At Winter Chamber Music Festival, Britten and Reich Mingle with Beethoven
The Seattle Chamber Music Society’s Winter Festival opened last Friday with an expanded schedule, two weekends of concerts instead of the previous one — it continues January 24 though 26. It also begins to show the stamp of James Ehnes in his second year as artistic director. Saturday night’s concert included familiar composers Beethoven and Schumann, but also the first of three works celebrating the centenary of Benjamin Britten, and a work by Steve Reich.
Nearly two decades ago, then-artistic director Toby Saks attempted to broaden programming from a menu of familiar classics, and the audience that summer stayed away in droves. After that she began cautiously to include a less-familiar composer here and there, usually with a little paragraph up front describing how appealing it was and easy to take in. Gradually the programming has become more adventurous, and it’s good to see Ehnes stretching the boundaries even further.
By far the most fascinating work on Saturday’s program was Reich’s Different Trains, for string quartet and tape. Played by Ehnes and Emily Daggett Smith, violins; Milena Pajaro-van de Stadt, viola; and Jeremy Turner, cello (the last two both newcomers to the festival); it has Reich’s minimalist hallmarks. These fit the premise of the work, which describes in three sections the sound of trains in America before WWII, in Europe during WWII, and after the war.
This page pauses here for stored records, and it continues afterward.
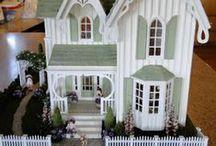 Miniature Gift Dollhouse / by BRIANA JOHNSON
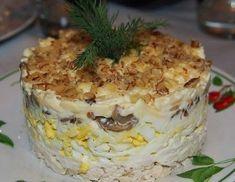 Салат «Сказка» из курицы, грецких орехов, шампиньонов, чернослива слоями – В РИТМІ ЖИТТЯ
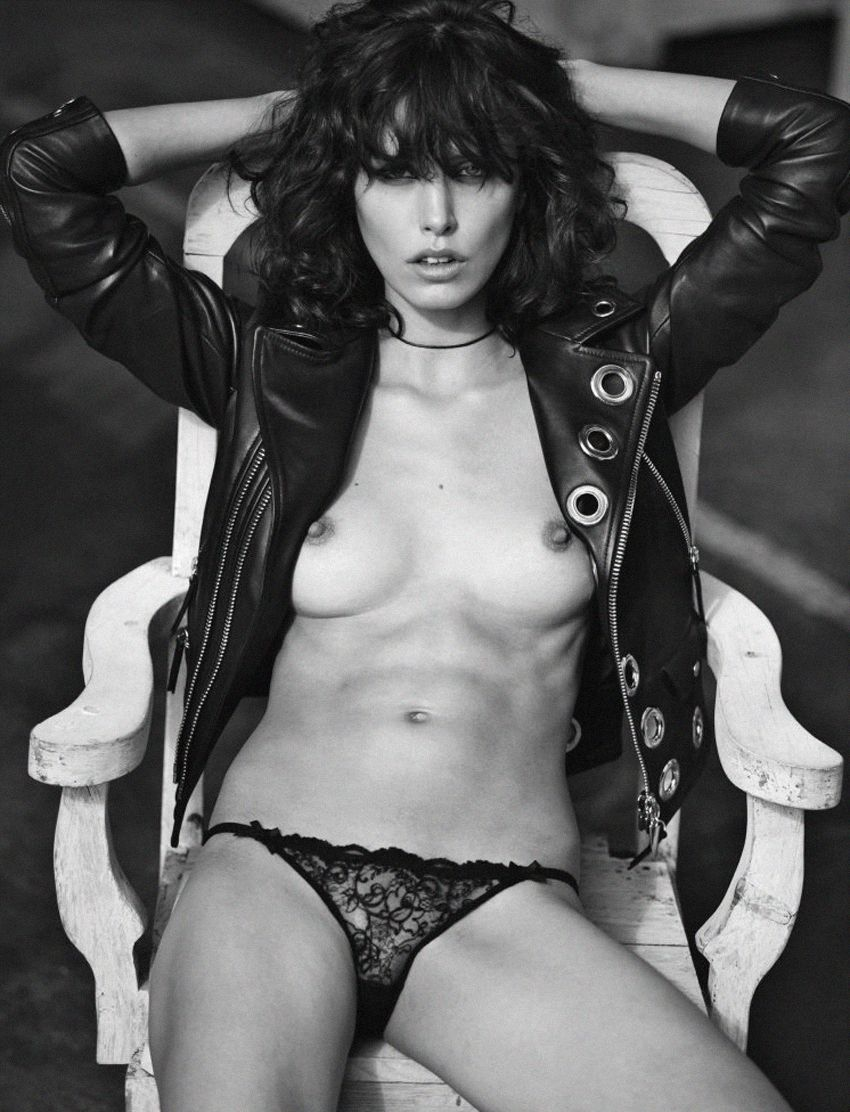 Lorelle-Rayner-Topless-6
The taped music is played by another quartet, the Smith (a British group), with spoken snatches from various people.
The words were hard to hear during the performance, and though the audience had them in the program, the lights were too low to be able to follow. At times, the live musicians, mostly cello or viola, played in exact cadence and rhythm with the spoken words on tape, and at the same pitch as those words, an extraordinarily difficult thing to do without being able to see the speaker and gauge the exact moment of speech. It must have taken a considerable amount of rehearsal as both players were perfectly in synch with the words.
The musical interpretation of American trains at the start sounds cheerful and organized, subtly changing to a more disorganized, more cacophonous, more worrisome sound of the trains in Europe, complete with sirens. From the words, they are clearly the trains going to concentration camps. And then the last section in a major key, cheerful, repetitive, almost dittylike. Absorbing to hear, the whole was a tour de force on the part of the musicians.
Preceding that and a complete contrast came Beethoven’s Sonata for Cello and Piano in A Major, in a moving performance played with feeling and grace by cellist Julie Albers and pianist Jeewon Park. Albers draws a warm, floating tone from her cello and played with serenity where indicated and with excitement and swift fingers in the allegros.
Britten wrote his Elegy for Solo Viola at the age of 16, as a high school student who did not fit in. English school boys could be ruthless to anyone who didn’t conform, and Britten did not. He doesn’t say who his Elegy is for, but it’s a lonely-sounding work. Britten was a violist which may account for his choice for instrument, but the content of the work was unusual for a teen in 1929, atonal, not at all melodic, and without recognizable phrasing, at least at first hearing. He had been exposed to Bartok and Schoemberg by his composition teacher for five years, Frank Bridge.
A violist with a big sound, Toby Appel performed it sensitively on Saturday. He also joined pianist Max Levinson for Schumann’s Maerchenbilder (Fairytale Pictures). Though their ensemble work was excellent, Appel’s playing while warm and rich often was not as clean as it could be and occasionally a hair off pitch.